• _本文抜粋_:
===

今回は、そんな心ある若き起業家にお話を伺った。

 

横江 優希(よこえ ゆうき)氏
1990年1月生まれ、千葉県出身。2014年一橋大学商学部を卒業。大学在学中に大手ネットリサーチ会社マクロミルの新規事業部にて、フロントエンジニア・ディレクターとして新規アプリ・サービス開発に従事。
2012年にスマートフォンアプリ制作会社の設立を経て、2014年5月に株式会社テスティーを設立。

 

TesTeeとは

TesTeeとは、スマートフォンに特化した、若年層ユーザーがメインのアンケートアプリである。
一説には自前のパソコンを保有していない若者も増えていると言われているほど、パソコンからスマートフォンへのデバイス移行が著しい昨今、迅速にその変化に目をつけた横江氏によって2015年に考案、開発された。
リリースから2年余りで会員数が60万人を超えているというのだから、その先見の明には瞠目させられる。

 

企業視点からみたTesTee

企業にとって、新商品開発や新企画立案のフェイズでは、その商品や企画の帰趨を推し量るために市場調査が欠かせない。
ところが、スマートフォンが普及するにつれ、リサーチ業界では新たな課題が発生した、と横江氏は語る。

従来のネットリサーチはパソコン経由での情報取得を前提としており、スマートフォンへの対応が遅れていました。
その結果、いち早くデバイスをスマートフォンに移行した若年層のリサーチデータが不足するという課題が生じたのです。

この課題を解決すべく、横江氏はスマートフォン専用のオリジナルアプリ「TesTee」を開発。若年層向けの商品やサービスを提供している通信、食品、コスメ業界はじめ、多くの企業から支持を得ている。

 

ユーザー視点からみたTesTee

ユーザー視点からみた場合、その最大の強みはシンプルでわかりやすいUI(ユーザーインターフェイス)だろう。
アンケートに対するユーザーの回答は、「あなたは犬派?それとも猫派?」などの簡単な質問に沿って、2枚の画像のいずれかをタップするだけで完了する。

===

• _利用できる資料_:
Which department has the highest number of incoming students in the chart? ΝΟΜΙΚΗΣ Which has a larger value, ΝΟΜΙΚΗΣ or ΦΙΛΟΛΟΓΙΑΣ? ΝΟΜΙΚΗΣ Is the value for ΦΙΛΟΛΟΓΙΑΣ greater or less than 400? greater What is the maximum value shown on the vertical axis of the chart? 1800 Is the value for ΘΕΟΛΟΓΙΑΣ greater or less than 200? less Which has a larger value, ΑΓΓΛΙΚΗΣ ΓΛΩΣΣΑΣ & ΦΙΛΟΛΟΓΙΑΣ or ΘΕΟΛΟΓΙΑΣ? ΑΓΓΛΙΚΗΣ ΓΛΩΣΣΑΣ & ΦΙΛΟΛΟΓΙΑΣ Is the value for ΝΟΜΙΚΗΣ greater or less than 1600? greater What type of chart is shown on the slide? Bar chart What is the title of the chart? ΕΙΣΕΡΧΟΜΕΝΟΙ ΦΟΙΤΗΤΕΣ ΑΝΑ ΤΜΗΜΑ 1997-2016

===

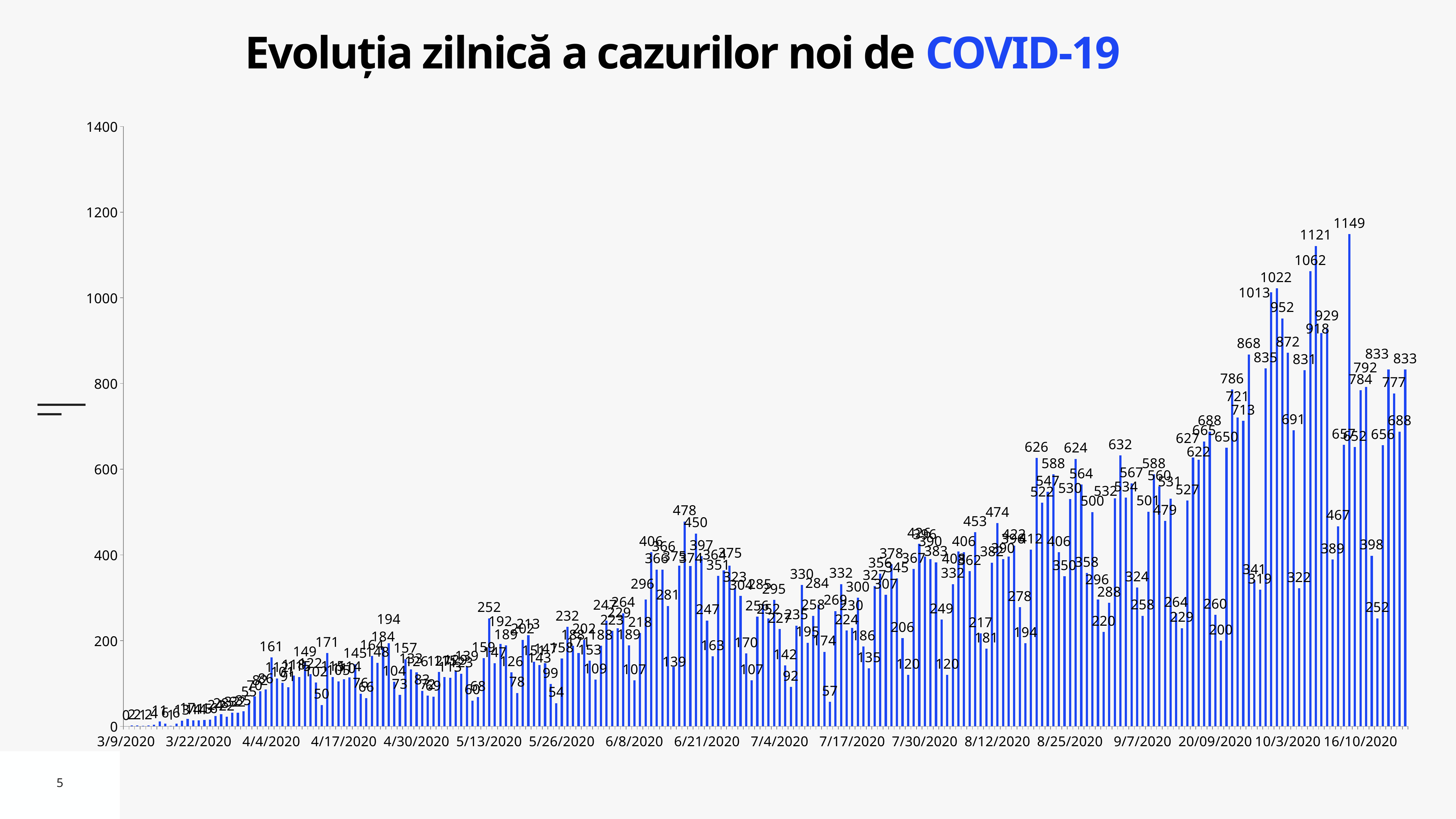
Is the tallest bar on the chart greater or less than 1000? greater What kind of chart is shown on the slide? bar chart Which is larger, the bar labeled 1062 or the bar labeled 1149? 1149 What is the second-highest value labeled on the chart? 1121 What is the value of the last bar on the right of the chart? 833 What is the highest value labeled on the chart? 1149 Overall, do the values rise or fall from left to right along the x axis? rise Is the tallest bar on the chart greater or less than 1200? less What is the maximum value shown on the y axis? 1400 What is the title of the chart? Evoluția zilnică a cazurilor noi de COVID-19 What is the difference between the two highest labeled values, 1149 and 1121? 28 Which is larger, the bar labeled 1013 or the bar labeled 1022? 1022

===

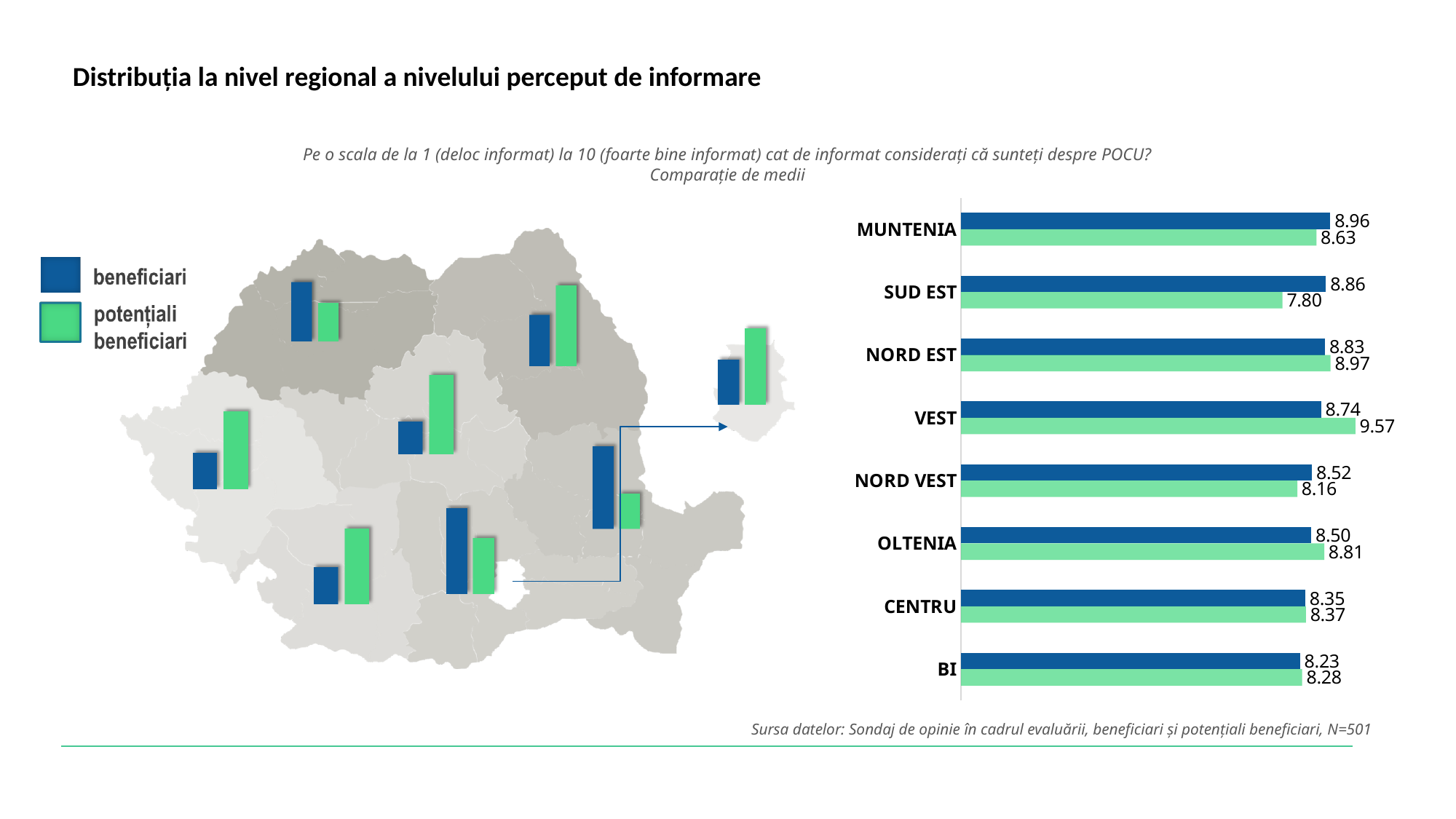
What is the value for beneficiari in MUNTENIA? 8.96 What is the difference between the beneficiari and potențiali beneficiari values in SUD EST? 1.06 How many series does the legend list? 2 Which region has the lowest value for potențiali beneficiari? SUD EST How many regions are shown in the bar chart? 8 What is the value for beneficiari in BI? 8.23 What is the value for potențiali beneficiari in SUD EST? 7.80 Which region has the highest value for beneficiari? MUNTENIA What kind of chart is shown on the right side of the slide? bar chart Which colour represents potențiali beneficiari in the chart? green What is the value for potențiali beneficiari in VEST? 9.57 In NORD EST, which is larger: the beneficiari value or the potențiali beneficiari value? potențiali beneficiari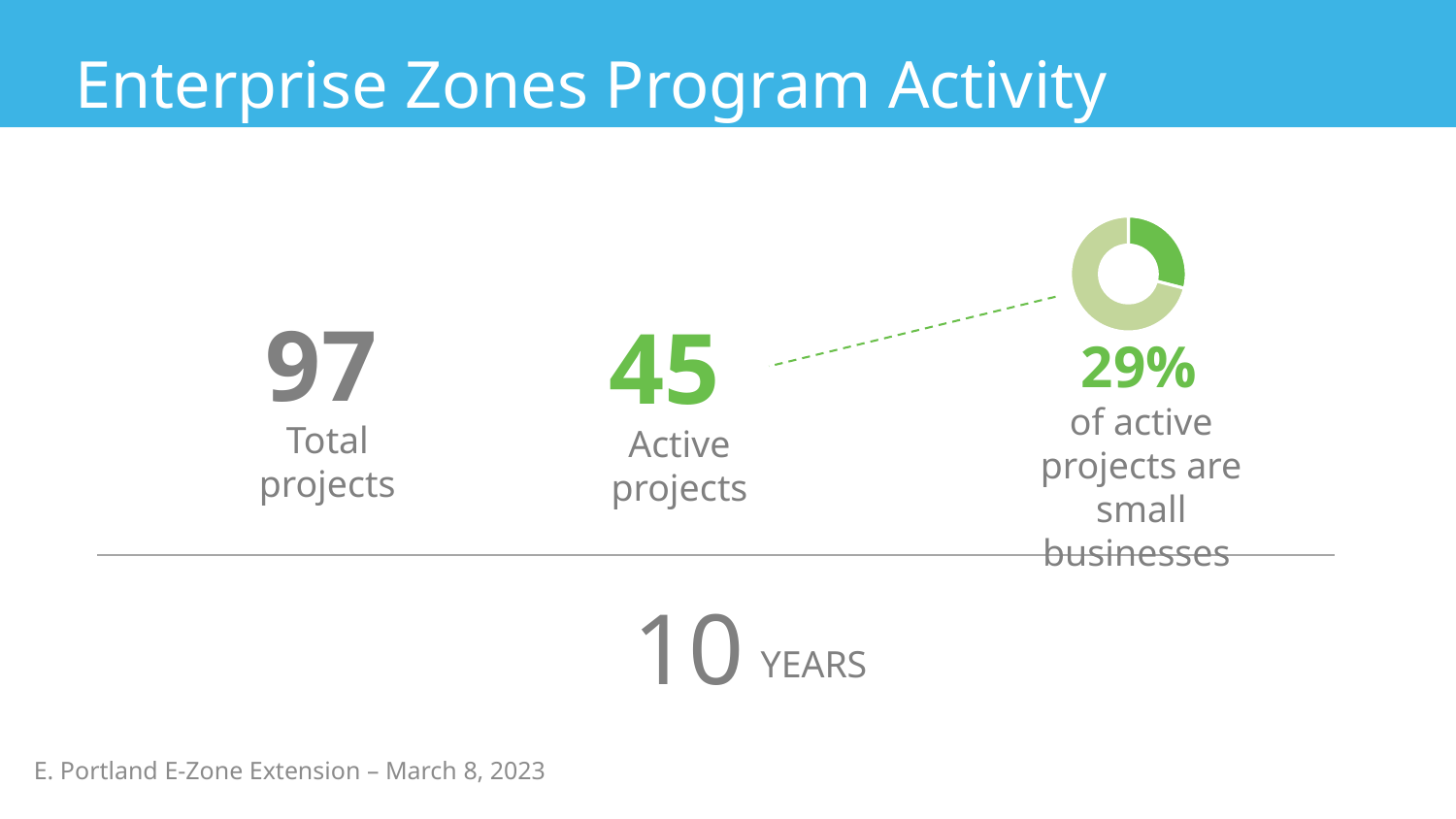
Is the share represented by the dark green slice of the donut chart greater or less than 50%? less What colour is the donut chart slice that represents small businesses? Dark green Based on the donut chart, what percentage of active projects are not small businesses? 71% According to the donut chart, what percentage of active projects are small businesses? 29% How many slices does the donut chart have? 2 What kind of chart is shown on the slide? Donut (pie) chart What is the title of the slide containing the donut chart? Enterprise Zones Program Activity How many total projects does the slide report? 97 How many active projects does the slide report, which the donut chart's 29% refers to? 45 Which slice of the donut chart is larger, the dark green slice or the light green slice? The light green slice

===

• _課題_:
(a) 本文抜粋で「TesTeeとは、スマートフォンに特化した」から始まる段落を、主な事実を残して箇条書きにまとめよ。
(b) TesTeeを紹介する本文抜粋を、最後の文の後から書き継げ。

• _課題の解答_:
(a)
- TesTeeはスマートフォンに特化したアンケートアプリで、主なユーザーは若年層である。
- パソコンからスマートフォンへのデバイス移行が進むなか、横江氏が2015年に考案し、開発した。
- リリースから2年余りで、会員数は60万人を超えている。

(b)
しかも、この数秒間の行為によってポイントが貯まり、LINEのスタンプやAmazonのギフト券などと交換できるという点も大きな売りだ。
物心ついた時からスマートフォンが存在している若年層が、電車の待ち時間などのスキマ時間を有効活用するのにうってつけというわけである。

 

若年層ターゲットの事業展開に至るまで

横江氏が若年層をターゲットとした事業展開に至る直接の起点は、大学時代のインターンだという。

大学時代、インターンで数社のスタートアップにお世話になりました。
時節柄、IT系の企業が多かったのですが、そこではやはりエンジニアやデザインのスキルを持っている人が重宝されます。そのどちらもスキルも当時持ち合わせていなかった私は、自分が企業に貢献できているという実感を得られず、とても歯がゆい思いをしました。

その次の横江氏の行動が圧巻だ。なんと大学を1年間休学して、マーケティングリサーチ大手「マクロミル」でエンジニアとしてのスキルを取得したのだ。
その後、在学中の2012年に1社目の起業となるスマートフォンアプリ企画・制作会社を設立、2014年に株式会社テスティーを立ち上げて現在に至る。

 

「なぜ若年層をターゲットにした事業にシフトされたのですか?」というこちらの問いに対する返答にもまた、舌を巻いた。

まだプロダクトが形にならない創業前から、ベンチャー・スタートアップはじめ、数多くの上の世代の方々にお世話になり、いろいろなことを教えていただきました。
ですから私も、下の世代・次の世代に役立つようなサービスを提供して、間接的ではありますけれど、上の世代の方々への恩返しをしたいと思ったんです。

心構えに年齢の多寡は関係、ない。

 

運命の歯車

お話はさらに遡り高校時代にまで及び、意外な事実を知った。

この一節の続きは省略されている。